J’ai bien peu d’orgueil d’y penser encore. — Mais qu’on me dise donc pourquoi j’aurais de l’orgueil ! De l’orgueil de quoi ? Je ne tiens aucune place dans aucun rang. Et il est certain que ce qui me soutient, c’est cette fierté naturelle. Elle me crie toujours à l’oreille de ne pas ployer et de ne pas avoir l’air malheureux. — Et pour qui donc fait-on l’heureux quand on ne l’est pas ? Je crois que c’est pour les femmes. Nous posons tous devant elles. — Les pauvres créatures, elles te prennent pour un trône, ô Publicité ! vile Publicité ! toi qui n’es qu’un pilori où le profane passant peut nous souffleter. En général, les femmes aiment celui qui ne s’abaisse devant personne. Eh bien ! par le Ciel, elles ont raison. — Du moins celle-ci qui a les yeux sur moi ne me verra pas baisser la tête. — Oh ! si elle m’eût aimé !

Il s’abandonne à une longue rêverie dont il sort violemment.
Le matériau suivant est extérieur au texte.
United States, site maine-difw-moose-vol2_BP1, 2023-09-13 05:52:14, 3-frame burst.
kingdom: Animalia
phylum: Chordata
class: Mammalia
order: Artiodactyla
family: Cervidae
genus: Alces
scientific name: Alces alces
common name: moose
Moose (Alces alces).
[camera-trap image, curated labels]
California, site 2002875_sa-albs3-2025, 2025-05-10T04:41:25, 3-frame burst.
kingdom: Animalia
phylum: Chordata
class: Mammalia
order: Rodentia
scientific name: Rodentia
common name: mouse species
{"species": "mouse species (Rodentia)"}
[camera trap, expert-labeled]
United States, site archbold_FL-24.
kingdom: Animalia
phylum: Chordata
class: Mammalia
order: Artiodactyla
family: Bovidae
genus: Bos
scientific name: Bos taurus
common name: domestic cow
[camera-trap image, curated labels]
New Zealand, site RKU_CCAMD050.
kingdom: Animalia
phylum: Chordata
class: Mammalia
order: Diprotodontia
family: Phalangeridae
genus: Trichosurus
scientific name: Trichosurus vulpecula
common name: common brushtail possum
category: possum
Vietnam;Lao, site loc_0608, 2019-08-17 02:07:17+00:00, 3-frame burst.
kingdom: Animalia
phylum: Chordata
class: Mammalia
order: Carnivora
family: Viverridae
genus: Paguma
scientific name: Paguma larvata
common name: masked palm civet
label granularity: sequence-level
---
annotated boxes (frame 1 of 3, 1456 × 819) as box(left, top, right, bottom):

Écris-donc, malheureux, évoque donc ta volonté ! — Pourquoi est-elle si faible ? N’avoir pu encore lancer en avant cet esprit rebelle qu’elle excite et qui s’arrête ! — Voilà une humiliation toute nouvelle pour moi ! — Jusqu’ici je l’avais toujours vu partir avant son maître ; il fallait un frein, et cette nuit c’est l’éperon qu’il lui faut. — Ah ! ah ! l’immortel ! Ah ! ah ! le rude maître du corps ! Esprit superbe, seriez-vous paralysé par ce misérable brouillard qui pénètre dans une chambre délabrée ? Suffit-il, orgueilleux, d’un peu de vapeur froide pour vous vaincre ?

Il jette sur ses épaules la couverture de son lit.

L’épais brouillard ! il est tendu au dehors de ma fenêtre comme un rideau blanc, comme un linceul. — Il était pendu ainsi à la fenêtre de mon père la nuit de sa mort.